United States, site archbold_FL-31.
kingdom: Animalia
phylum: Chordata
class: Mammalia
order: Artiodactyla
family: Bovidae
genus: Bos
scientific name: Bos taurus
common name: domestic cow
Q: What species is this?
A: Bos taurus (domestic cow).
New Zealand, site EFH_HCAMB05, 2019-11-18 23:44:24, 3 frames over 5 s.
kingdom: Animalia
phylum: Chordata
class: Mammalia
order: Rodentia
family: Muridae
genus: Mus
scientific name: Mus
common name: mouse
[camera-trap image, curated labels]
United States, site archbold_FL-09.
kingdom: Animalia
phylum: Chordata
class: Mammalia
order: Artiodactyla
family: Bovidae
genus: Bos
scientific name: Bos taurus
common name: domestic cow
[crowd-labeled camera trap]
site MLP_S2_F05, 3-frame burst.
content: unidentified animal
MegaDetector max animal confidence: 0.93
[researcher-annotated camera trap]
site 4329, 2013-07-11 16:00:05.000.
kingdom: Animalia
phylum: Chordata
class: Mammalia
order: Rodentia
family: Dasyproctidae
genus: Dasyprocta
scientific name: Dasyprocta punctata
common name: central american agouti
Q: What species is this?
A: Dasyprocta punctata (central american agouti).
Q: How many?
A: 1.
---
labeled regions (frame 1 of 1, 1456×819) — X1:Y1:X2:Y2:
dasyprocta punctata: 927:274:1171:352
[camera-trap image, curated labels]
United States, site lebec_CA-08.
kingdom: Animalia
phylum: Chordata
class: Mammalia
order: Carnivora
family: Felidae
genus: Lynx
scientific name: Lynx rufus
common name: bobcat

- - -

## ASSIGNMENT
Your answer should consist of the lines of the listing that contain "common", copied as they stand.

## ANSWER SPACE
common name: domestic cow
common name: mouse
common name: domestic cow
common name: central american agouti
common name: bobcat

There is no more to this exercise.